DATA ROWS:
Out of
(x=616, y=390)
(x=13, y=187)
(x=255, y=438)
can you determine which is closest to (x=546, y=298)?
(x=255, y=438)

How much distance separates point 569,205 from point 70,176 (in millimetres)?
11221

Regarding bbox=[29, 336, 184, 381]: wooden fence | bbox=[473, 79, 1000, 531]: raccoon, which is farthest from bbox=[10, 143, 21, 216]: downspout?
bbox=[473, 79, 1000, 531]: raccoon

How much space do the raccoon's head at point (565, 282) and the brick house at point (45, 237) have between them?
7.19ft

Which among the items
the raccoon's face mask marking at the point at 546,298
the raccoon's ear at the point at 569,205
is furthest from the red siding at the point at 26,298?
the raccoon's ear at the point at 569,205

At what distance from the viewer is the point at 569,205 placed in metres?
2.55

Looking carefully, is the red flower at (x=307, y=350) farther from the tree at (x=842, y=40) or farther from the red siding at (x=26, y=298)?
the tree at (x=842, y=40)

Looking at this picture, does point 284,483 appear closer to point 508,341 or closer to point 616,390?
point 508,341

DIRECTIONS:
Take the lines from the one containing "Looking at this" through the end of the data and write them out again, changing "closer" to "nearer" and leaving everything else as it is.

TASK RESULT:
Looking at this picture, does point 284,483 appear nearer to point 508,341 or nearer to point 616,390?
point 508,341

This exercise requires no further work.